THIS IS THE TIME OF YEAR when everyone foists their “10 best” lists on us, but I think the time has come for a new category. What we owe our readers is not a list of the 10 best movies, but the 10 best short movies. Such a list would serve two purposes: It would provide useful information to those filmgoers who want to avoid the hemorrhoidal experience of sitting through an overblown epic. It might also give a nudge to filmmakers to exercise a little more self-discipline in the cutting room. Overblown movies are hardly a new phenomenon — remember the shock when last year’s “Malcolm X” came in at 201 minutes? — but each year films seem to be getting longer and longer. Filmgoers have long shown their willingness to support a “saga” such as “Lawrence of Arabia” (222 minutes) or even this year’s “Schindler’s List” (195 minutes). What was disturbing this year, however, was that more conventional film fare was succumbing to filmic prolixity. Both “The Firm” (154 minutes) and “The Pelican Brief” (141 minutes) were expertly wrought thrillers, but many filmgoers and critics alike complained they overstayed their welcome. Such somber fare as “Heaven and Earth” (140 minutes), “In the Name of the Father” (132 minutes) or even “A Perfect World” (137 minutes) were further examples of the more-is-better school of filmmaking. Despite the remarkable success of “Mrs. Doubtfire,” many felt it, too, could have been sharper had it been honed down from its 125 minutes. By contrast, “Sleepless in Seattle” was a lean 104 minutes, and the classic comedy “The Odd Couple” had a running time of 105 minutes.

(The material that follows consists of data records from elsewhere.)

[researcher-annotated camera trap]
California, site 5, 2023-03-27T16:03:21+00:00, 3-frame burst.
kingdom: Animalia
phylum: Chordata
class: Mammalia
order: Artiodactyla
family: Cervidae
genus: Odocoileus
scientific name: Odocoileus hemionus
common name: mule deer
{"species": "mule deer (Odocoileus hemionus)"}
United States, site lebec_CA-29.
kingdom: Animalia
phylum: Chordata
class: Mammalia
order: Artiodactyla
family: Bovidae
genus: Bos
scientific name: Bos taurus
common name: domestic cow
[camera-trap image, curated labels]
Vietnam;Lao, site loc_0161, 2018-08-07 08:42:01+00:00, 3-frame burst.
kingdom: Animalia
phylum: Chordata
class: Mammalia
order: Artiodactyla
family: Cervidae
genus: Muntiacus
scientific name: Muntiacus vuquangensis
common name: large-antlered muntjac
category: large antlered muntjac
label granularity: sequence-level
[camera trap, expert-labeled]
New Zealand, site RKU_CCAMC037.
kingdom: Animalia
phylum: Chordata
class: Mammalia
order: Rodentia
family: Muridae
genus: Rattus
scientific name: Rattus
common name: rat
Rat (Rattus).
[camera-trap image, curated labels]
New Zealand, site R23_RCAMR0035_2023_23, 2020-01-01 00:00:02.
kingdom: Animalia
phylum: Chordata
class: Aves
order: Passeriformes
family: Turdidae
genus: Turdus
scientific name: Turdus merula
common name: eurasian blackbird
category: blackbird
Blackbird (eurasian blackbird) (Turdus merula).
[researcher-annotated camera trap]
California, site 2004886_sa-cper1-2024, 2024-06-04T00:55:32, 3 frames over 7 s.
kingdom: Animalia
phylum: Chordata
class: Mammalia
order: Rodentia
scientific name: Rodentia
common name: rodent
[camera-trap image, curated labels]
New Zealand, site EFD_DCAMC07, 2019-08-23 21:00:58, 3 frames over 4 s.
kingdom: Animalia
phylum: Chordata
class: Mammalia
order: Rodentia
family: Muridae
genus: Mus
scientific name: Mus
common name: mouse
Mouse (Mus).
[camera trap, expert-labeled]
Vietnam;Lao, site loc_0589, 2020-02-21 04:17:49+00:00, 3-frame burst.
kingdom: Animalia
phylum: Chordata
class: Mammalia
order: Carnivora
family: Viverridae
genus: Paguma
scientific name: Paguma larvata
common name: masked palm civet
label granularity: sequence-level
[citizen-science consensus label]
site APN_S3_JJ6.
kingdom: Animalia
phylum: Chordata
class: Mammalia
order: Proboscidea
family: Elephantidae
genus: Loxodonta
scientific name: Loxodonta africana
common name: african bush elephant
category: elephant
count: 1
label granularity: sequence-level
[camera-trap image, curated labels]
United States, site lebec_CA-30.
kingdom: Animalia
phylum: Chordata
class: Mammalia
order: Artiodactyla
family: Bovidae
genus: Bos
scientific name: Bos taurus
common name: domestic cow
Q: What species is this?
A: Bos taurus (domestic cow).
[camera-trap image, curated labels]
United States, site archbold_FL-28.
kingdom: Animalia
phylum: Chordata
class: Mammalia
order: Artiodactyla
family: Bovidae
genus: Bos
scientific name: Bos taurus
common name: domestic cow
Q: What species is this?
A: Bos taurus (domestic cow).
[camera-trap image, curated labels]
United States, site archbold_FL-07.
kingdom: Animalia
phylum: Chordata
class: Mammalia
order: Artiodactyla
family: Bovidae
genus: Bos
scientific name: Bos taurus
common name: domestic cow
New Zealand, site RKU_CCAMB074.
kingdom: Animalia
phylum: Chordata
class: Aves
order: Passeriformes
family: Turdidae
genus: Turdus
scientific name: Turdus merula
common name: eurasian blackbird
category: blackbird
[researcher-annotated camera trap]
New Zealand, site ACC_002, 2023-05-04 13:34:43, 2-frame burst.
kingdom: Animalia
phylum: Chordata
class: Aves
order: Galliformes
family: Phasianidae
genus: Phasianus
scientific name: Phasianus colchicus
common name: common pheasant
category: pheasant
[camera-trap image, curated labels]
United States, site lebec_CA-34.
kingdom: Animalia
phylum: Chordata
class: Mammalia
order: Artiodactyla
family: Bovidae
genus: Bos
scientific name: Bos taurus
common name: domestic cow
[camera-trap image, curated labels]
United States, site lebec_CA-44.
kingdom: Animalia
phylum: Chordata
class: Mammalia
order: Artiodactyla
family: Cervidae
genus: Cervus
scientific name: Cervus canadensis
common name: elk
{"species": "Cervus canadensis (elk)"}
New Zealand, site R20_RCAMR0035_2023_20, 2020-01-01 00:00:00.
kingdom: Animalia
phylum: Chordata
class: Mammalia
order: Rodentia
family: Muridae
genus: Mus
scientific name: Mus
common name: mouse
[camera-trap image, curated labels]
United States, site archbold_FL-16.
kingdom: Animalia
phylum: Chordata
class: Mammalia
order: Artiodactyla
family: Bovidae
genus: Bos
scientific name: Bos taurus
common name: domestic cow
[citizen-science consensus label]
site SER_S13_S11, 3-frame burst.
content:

WHY ARE MOVIES RUNNING LONGER? I have been asked this question by filmgoers, exhibitors, talkshow hosts and even a few directors. “I’ve asked friends of mine at film studios, but I never get a straight answer,” says the frustrated chief of a theater chain, who, of course, has a vested interest in films getting shorter, not longer. The people who run major studios become a bit defensive on the issue of length, and with good reason. Their inability to control the problem reflects the emergence of several New Realities in the film biz. Reality One: Filmmakers have unprecedented muscle in Hollywood, and hence, unlike their predecessors, can resist pressure from the studios to reduce running time. As one production chief puts it, “I am embarrassed by the number of journeymen directors who have final cut written into their contracts today.” Reality Two: An entire generation of producers who had both the power and the know-how to take on these directors has passed from the scene. When Hal Wallis saw a first cut and brought out his list of changes, he didn’t worry whether the director might not want to work with him again. He was the boss! The “hot” producers avoid at all costs the reputation as “slasher” for fear directors will steer clear of them. Reality Three: The proliferation of rewrites tends to confuse and confound today’s filmmakers. The ideal time to “cut” a film to its optimal length is at the script stage, not in the cutting room, but directors more and more find themselves deluged with studio script notes and demands for rewrites. In the end , the script often becomes a clunky compendium of notes from different writers working under different instructions — a problem that then has to be dealt with in the cutting room. Reality Four: So much money and prestige are riding on every picture these days that filmmakers feel compelled to toss everything into the bargain in the apparent hope that the sheer weight of production values and screen time will justify the expense. The problem is that the “weight” often defeats the project, robbing it of pace and tempo.
OTHER REALITIES COULD BE LISTED as well. The bottom line, however, is that today’s crop of filmmakers is a long way from the fabled Luis Bunuel, who could literally “cut” a film in his head — they can’t even cut it in the editing room. The result: Some very long sits and some very grouchy theater owners. And there’s no sign of change.